Spring Batch is used for a number of processing jobs. It’s quite robust, easy to configure and executes fairly well. One of the common tasks it is used for is parsing CSV files. But lets face it, how often do you get CSV files that are well structured and follow RFC4180? CSV files come in all form and shapes… and some of them are syntactically incorrect. You still have to deal with them. In this little blog we will look at three samples:
Sample 1 (simple1.csv):

"John", "Doe", "where ever he lives"
"John", "Doe", "where ever she lives around the corner"

Very simple and straight forward CSV. Its should be easy to parse.
Sample 2 (simple2.csv)::

"John", "Doe", "where ever he lives"
"John", "Doe", "where ever she lives
around the corner"

Now here we have a small issue: a line break with a quoted value. The assumption is that the file reader should continue reading past the line break and continue to the next line.
Sample 3 (simple3.csv):

"John", "Doe", "where ever he lives"
"John", "Doe", "where ever she ""lives around" the corner"

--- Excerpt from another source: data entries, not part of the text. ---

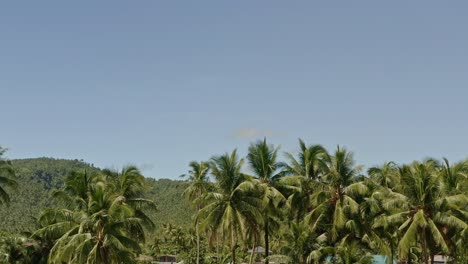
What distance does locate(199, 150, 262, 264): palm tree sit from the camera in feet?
117

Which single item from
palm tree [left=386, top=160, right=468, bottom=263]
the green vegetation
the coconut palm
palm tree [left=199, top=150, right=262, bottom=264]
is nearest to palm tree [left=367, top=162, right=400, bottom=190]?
the green vegetation

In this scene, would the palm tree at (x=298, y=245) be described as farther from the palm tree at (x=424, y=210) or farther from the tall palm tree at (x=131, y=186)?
the tall palm tree at (x=131, y=186)

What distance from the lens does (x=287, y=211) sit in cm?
4028

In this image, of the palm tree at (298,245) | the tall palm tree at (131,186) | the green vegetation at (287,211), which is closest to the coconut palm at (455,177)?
the green vegetation at (287,211)

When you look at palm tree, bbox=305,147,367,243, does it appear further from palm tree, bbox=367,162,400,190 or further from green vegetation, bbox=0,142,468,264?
palm tree, bbox=367,162,400,190

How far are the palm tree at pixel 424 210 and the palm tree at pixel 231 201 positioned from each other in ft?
30.8

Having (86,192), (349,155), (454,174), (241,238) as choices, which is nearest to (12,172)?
(86,192)

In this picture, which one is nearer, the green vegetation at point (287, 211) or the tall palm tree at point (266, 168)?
the green vegetation at point (287, 211)

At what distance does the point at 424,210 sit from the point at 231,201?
1276 centimetres

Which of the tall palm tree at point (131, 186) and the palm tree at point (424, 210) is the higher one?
the tall palm tree at point (131, 186)

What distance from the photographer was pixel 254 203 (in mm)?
36344

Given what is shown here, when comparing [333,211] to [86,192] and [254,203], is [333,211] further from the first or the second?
[86,192]

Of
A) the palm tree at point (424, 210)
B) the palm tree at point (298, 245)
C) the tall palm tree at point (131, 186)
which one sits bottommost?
Answer: the palm tree at point (298, 245)

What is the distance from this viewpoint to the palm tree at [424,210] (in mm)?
32188
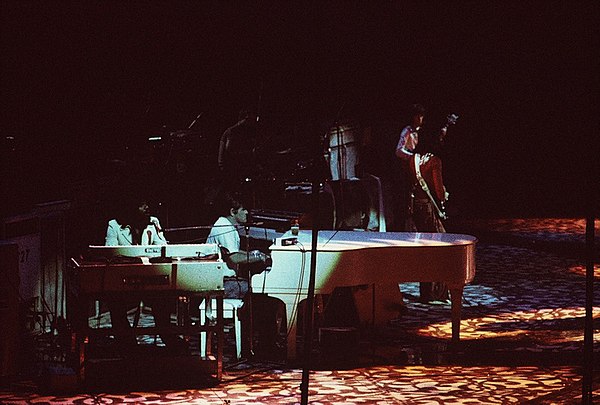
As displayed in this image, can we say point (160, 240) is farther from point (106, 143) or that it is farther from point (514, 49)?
point (514, 49)

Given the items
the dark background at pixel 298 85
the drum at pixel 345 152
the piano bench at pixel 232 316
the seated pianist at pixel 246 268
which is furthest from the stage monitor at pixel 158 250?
the drum at pixel 345 152

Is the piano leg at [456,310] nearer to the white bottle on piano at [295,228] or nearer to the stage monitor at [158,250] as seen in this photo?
the white bottle on piano at [295,228]

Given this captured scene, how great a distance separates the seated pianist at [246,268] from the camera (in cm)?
848

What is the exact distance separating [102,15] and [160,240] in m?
2.68

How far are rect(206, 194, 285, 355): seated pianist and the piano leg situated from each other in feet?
4.41

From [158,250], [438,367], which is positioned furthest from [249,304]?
[438,367]

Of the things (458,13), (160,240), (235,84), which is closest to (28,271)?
(160,240)

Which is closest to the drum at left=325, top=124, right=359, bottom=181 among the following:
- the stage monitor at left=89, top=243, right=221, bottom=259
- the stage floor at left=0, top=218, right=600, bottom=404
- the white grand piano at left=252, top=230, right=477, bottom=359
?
the stage floor at left=0, top=218, right=600, bottom=404

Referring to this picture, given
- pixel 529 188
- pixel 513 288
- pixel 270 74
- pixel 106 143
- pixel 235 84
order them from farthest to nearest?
pixel 529 188
pixel 270 74
pixel 235 84
pixel 513 288
pixel 106 143

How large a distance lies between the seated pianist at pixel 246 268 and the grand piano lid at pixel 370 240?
1.11 ft

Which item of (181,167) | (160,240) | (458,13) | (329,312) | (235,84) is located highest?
(458,13)

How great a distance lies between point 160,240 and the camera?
8641mm

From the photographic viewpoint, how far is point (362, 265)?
808 cm

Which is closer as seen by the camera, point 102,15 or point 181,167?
point 181,167
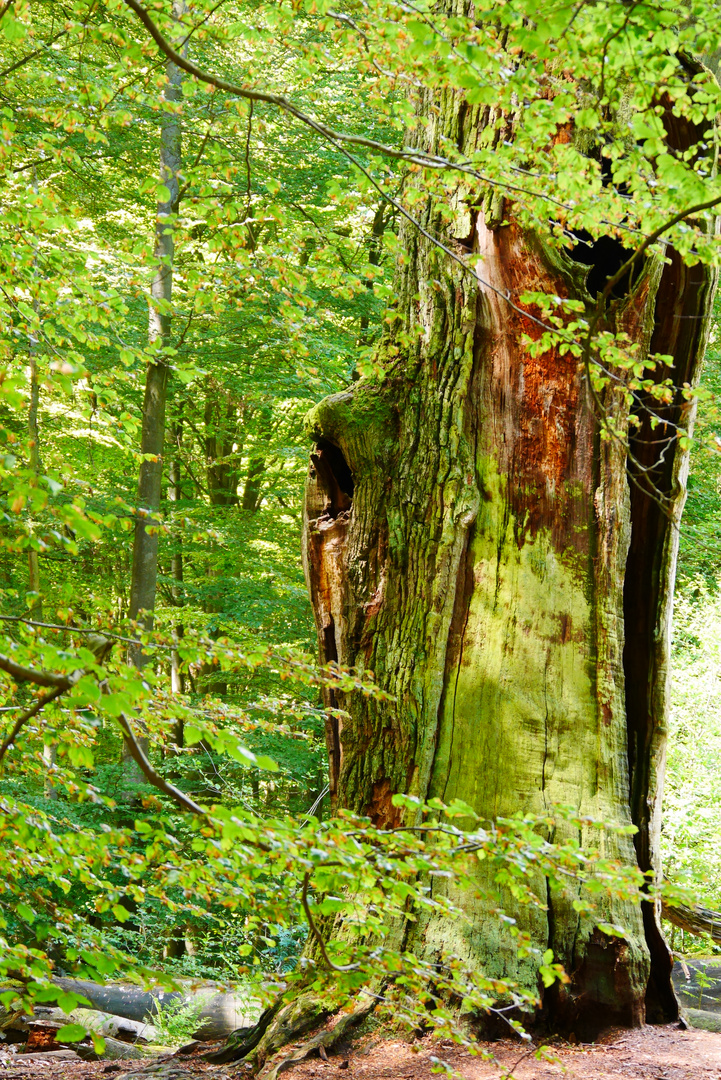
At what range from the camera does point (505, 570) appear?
3898mm

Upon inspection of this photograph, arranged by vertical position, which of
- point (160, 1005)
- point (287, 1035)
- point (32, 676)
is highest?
point (32, 676)

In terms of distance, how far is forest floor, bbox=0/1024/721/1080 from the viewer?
3037 mm

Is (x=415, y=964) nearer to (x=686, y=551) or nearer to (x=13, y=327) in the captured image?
(x=13, y=327)

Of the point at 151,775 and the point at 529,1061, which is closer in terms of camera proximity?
the point at 151,775

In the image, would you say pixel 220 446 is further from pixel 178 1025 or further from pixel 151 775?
pixel 151 775

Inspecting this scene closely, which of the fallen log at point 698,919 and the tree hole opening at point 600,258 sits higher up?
Result: the tree hole opening at point 600,258

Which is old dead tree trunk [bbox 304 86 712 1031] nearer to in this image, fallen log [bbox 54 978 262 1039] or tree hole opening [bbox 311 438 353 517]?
tree hole opening [bbox 311 438 353 517]

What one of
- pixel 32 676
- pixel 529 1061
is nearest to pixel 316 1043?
pixel 529 1061

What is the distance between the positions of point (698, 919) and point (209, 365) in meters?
9.19

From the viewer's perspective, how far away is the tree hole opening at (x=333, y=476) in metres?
4.30

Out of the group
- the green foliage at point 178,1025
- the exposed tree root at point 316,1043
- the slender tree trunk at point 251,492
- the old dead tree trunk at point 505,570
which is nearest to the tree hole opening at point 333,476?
the old dead tree trunk at point 505,570

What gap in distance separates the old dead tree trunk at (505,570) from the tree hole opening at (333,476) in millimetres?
11

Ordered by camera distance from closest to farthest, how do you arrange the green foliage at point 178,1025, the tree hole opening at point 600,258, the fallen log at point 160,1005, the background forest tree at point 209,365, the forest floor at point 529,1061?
the background forest tree at point 209,365, the forest floor at point 529,1061, the tree hole opening at point 600,258, the green foliage at point 178,1025, the fallen log at point 160,1005

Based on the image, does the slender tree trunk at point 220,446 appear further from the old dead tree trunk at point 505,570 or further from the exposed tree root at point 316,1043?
the exposed tree root at point 316,1043
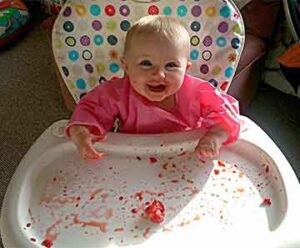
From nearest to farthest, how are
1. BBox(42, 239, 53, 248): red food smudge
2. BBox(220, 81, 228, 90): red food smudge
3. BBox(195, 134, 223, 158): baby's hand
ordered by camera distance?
1. BBox(42, 239, 53, 248): red food smudge
2. BBox(195, 134, 223, 158): baby's hand
3. BBox(220, 81, 228, 90): red food smudge

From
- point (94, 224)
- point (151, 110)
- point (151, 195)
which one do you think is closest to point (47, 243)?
point (94, 224)

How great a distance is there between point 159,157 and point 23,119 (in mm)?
731

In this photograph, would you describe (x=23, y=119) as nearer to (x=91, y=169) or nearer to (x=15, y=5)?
(x=15, y=5)

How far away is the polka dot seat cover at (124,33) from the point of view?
39.4 inches

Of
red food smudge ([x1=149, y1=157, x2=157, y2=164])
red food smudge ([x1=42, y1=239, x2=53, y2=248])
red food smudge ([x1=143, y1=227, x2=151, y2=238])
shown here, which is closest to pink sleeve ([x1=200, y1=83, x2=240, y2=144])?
red food smudge ([x1=149, y1=157, x2=157, y2=164])

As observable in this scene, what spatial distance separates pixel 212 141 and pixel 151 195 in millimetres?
135

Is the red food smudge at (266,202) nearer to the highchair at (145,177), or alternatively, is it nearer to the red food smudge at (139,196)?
the highchair at (145,177)

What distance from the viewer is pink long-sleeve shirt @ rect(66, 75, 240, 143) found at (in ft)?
3.14

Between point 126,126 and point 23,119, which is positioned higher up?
point 126,126

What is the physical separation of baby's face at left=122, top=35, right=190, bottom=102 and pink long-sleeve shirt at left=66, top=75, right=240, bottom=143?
49 millimetres

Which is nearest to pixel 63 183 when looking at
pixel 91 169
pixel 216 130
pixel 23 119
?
pixel 91 169

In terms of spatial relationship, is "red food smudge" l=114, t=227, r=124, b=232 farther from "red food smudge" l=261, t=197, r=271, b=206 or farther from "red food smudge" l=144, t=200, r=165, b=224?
"red food smudge" l=261, t=197, r=271, b=206

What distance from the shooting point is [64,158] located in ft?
3.18

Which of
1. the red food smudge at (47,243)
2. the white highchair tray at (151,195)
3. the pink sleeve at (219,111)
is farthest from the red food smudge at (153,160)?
the red food smudge at (47,243)
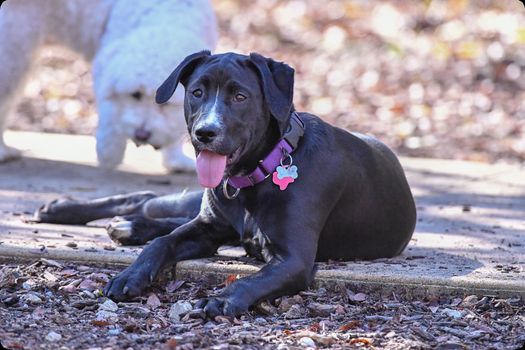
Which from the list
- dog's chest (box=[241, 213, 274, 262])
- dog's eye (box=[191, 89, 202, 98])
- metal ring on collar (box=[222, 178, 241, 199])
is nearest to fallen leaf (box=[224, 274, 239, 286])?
dog's chest (box=[241, 213, 274, 262])

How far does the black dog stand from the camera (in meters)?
4.65

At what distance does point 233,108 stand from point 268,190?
1.53ft

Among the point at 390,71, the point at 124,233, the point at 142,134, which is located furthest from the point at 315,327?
the point at 390,71

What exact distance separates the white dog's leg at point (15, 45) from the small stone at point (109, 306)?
3.75m

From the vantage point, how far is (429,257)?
214 inches

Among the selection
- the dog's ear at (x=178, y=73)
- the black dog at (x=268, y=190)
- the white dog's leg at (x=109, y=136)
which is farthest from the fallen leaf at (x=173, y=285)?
the white dog's leg at (x=109, y=136)

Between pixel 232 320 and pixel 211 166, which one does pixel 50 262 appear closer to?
pixel 211 166

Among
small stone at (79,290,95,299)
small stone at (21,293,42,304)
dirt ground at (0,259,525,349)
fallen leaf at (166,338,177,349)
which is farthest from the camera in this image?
small stone at (79,290,95,299)

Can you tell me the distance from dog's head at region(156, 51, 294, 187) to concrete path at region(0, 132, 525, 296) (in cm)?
56

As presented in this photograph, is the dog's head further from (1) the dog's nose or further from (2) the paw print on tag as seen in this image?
(1) the dog's nose

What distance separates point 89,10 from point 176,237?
332 cm

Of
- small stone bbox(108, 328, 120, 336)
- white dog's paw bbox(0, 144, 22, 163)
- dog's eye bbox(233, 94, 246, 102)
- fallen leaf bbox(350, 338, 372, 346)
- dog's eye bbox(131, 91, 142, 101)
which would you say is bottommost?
small stone bbox(108, 328, 120, 336)

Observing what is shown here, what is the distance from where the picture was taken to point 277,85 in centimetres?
482

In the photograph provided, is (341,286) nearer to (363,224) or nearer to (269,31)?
(363,224)
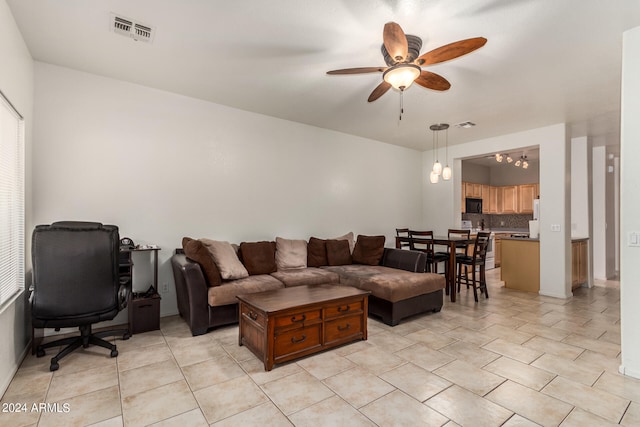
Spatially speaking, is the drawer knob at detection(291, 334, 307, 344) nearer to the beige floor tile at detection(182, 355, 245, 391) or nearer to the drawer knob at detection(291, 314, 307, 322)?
the drawer knob at detection(291, 314, 307, 322)

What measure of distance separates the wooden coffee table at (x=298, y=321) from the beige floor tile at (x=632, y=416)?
1.89 meters

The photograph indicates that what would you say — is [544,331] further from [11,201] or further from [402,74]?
[11,201]

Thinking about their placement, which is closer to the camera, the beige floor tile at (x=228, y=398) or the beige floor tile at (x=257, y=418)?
the beige floor tile at (x=257, y=418)

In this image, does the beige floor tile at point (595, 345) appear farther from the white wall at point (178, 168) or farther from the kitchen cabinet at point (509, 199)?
the kitchen cabinet at point (509, 199)

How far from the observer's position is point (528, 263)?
17.6 feet

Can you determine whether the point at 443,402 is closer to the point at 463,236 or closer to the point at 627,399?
the point at 627,399

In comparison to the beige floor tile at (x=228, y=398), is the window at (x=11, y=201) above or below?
above

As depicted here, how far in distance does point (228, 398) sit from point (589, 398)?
250 centimetres

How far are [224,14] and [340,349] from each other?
3026 millimetres

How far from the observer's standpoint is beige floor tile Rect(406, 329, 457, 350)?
3.08 meters

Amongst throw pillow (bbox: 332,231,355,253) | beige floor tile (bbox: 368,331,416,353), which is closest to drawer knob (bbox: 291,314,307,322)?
beige floor tile (bbox: 368,331,416,353)

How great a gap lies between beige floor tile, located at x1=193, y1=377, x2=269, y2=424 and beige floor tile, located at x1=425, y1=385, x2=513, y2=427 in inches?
46.5

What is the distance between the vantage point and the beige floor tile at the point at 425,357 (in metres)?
2.66

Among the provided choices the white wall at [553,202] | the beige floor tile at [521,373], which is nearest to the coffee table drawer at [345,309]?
the beige floor tile at [521,373]
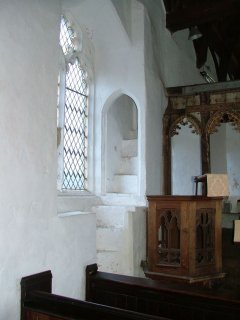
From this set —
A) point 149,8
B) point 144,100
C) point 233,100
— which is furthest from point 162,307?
point 149,8

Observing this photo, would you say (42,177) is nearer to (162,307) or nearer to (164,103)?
(162,307)

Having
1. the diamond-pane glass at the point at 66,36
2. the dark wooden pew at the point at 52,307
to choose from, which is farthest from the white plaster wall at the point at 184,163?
the dark wooden pew at the point at 52,307

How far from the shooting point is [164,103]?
5.10m

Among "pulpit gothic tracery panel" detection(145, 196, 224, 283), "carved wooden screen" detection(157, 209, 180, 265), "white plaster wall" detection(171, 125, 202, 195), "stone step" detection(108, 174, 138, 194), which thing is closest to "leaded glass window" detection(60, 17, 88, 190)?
"stone step" detection(108, 174, 138, 194)

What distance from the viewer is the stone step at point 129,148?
198 inches

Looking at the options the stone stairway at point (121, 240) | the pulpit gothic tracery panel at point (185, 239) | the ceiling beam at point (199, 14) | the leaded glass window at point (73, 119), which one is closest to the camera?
the pulpit gothic tracery panel at point (185, 239)

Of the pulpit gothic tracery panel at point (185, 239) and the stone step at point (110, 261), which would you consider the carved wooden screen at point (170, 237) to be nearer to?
the pulpit gothic tracery panel at point (185, 239)

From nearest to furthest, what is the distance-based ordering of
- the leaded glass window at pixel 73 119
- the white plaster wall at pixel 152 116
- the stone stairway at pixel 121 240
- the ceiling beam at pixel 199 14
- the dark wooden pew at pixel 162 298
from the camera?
the dark wooden pew at pixel 162 298 < the stone stairway at pixel 121 240 < the leaded glass window at pixel 73 119 < the white plaster wall at pixel 152 116 < the ceiling beam at pixel 199 14

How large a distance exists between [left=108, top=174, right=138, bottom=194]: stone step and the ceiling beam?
103 inches

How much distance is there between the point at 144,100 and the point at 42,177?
257 centimetres

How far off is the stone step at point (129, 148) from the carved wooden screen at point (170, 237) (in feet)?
4.26

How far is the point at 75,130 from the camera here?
450 centimetres

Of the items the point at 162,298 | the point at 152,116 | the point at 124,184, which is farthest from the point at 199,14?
the point at 162,298

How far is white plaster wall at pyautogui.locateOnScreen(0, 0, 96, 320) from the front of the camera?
6.64ft
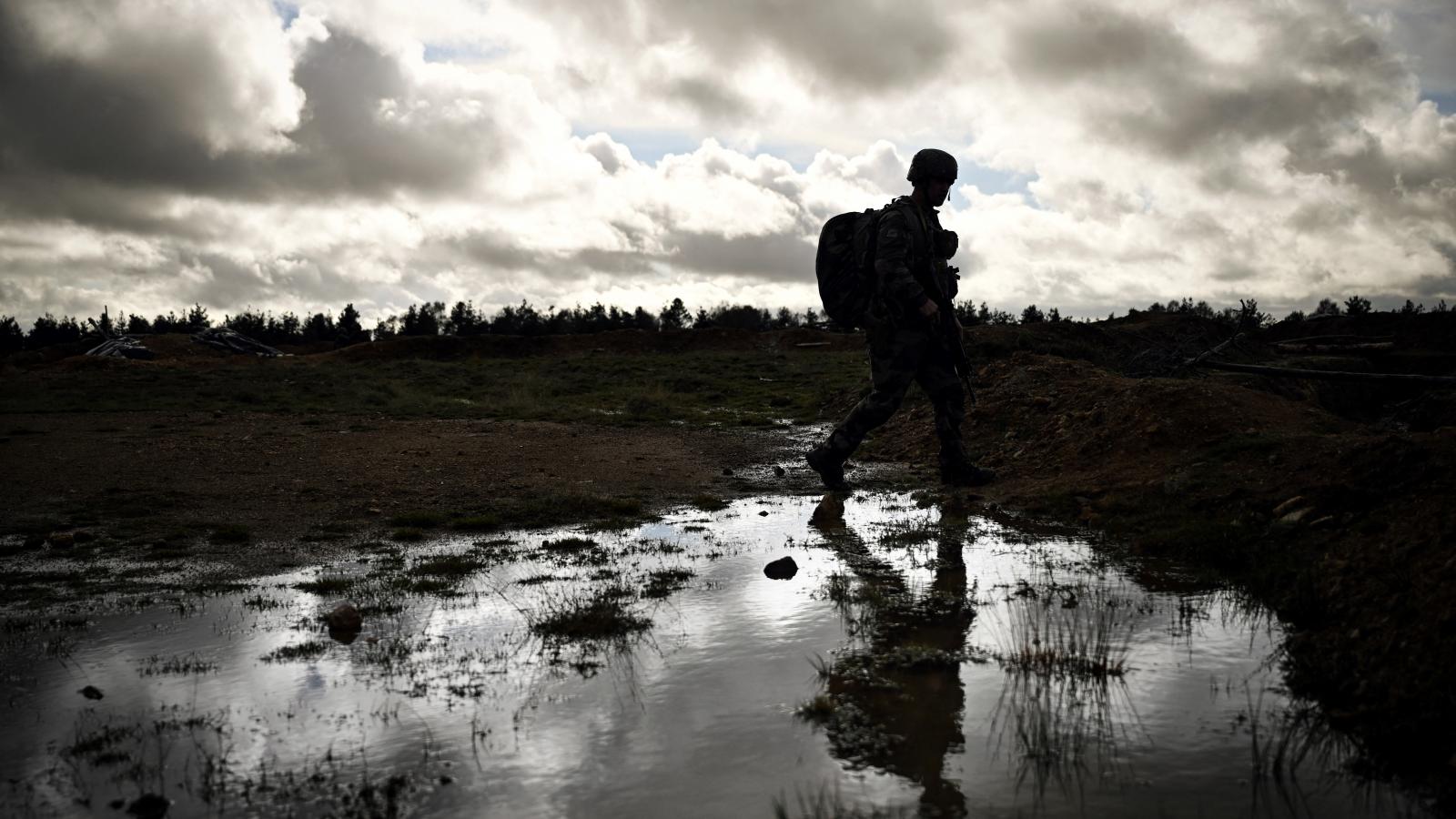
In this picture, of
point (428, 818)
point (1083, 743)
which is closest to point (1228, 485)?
point (1083, 743)

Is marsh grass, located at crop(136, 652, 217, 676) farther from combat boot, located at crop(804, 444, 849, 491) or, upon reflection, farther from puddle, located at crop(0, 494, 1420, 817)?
combat boot, located at crop(804, 444, 849, 491)

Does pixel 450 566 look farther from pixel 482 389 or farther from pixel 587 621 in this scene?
pixel 482 389

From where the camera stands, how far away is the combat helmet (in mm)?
8008

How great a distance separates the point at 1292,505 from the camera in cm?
559

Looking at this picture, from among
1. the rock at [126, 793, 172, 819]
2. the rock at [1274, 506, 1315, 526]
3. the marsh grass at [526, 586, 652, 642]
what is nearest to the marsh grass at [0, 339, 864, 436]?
the marsh grass at [526, 586, 652, 642]

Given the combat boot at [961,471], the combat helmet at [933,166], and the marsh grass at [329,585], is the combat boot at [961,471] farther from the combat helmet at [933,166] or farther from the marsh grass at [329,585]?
the marsh grass at [329,585]

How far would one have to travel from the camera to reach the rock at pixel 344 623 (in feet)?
14.1

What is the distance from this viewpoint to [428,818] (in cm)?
256

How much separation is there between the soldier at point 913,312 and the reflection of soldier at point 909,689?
326 centimetres

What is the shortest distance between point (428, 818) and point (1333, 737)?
2.84 metres

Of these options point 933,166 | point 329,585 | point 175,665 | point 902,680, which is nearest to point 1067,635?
point 902,680

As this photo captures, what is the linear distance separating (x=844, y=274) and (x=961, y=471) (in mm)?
2252

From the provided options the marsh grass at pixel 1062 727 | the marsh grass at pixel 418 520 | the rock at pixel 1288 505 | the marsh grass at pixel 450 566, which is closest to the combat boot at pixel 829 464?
the marsh grass at pixel 418 520

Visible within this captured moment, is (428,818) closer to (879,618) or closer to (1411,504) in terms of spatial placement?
(879,618)
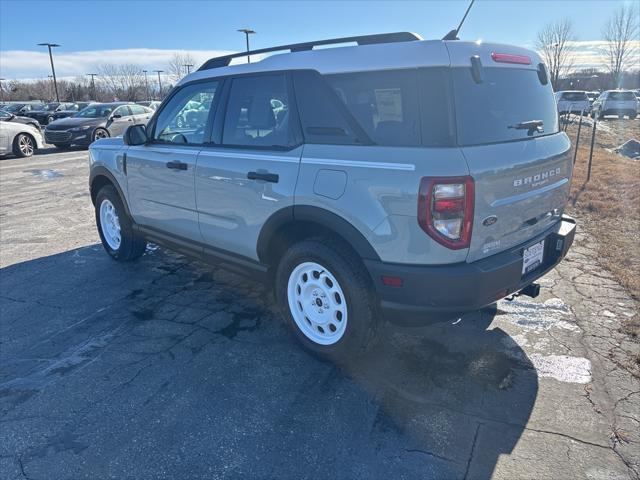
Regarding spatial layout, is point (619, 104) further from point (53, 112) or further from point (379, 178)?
point (53, 112)

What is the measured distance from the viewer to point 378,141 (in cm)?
269

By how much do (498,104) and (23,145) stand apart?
16.5 m

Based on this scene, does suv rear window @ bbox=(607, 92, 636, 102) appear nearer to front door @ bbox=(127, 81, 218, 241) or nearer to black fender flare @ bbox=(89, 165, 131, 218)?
front door @ bbox=(127, 81, 218, 241)

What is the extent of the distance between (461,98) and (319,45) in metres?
1.20

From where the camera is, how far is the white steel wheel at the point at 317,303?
10.2 feet

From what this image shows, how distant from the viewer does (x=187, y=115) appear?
4.16m

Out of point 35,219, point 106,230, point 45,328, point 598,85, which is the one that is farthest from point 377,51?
point 598,85

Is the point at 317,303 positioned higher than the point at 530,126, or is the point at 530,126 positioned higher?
the point at 530,126

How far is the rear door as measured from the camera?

This sample has a serious issue, which actually violates RFC4180. The single double quote ” after ‘around’ breaks the CSV file. Of course you can always go to the provider of the data and ask him to change the CSV file. Well, good luck. I doubt that will happen.
Now lets take a look at some Spring Batch job configurations to read these files.

The Simple FlatFileItemReader

The job definition is very simple. You can pull it straight from any Spring Batch example or book. This will work with simple.csv.

<batch:job id="csv-demo">
  <batch:step id="csv-step">
    <batch:tasklet>
      <batch:chunk reader="csvFileDefaultItemReader" writer="logItemWriter" commit-interval="10"/>
    </batch:tasklet>
  </batch:step>
</batch:job>
<bean id="csvFileDefaultItemReader" class="org.springframework.batch.item.file.FlatFileItemReader">
  <!-- Read a csv file -->
  <property name="resource" value="classpath:csv/simple.csv" />
  <property name="lineMapper">
    <bean class="org.springframework.batch.item.file.mapping.DefaultLineMapper">
      <property name="lineTokenizer">
        <bean class="org.springframework.batch.item.file.transform.DelimitedLineTokenizer">
          <property name="delimiter" value=","/>
          <property name="quoteCharacter" value="&quot;"/>
        </bean>
      </property>
      <property name="fieldSetMapper">
        <bean class="org.springframework.batch.item.file.mapping.PassThroughFieldSetMapper" />
      </property>
    </bean>
  </property>
</bean>

The application parses everything correctly and displays the data.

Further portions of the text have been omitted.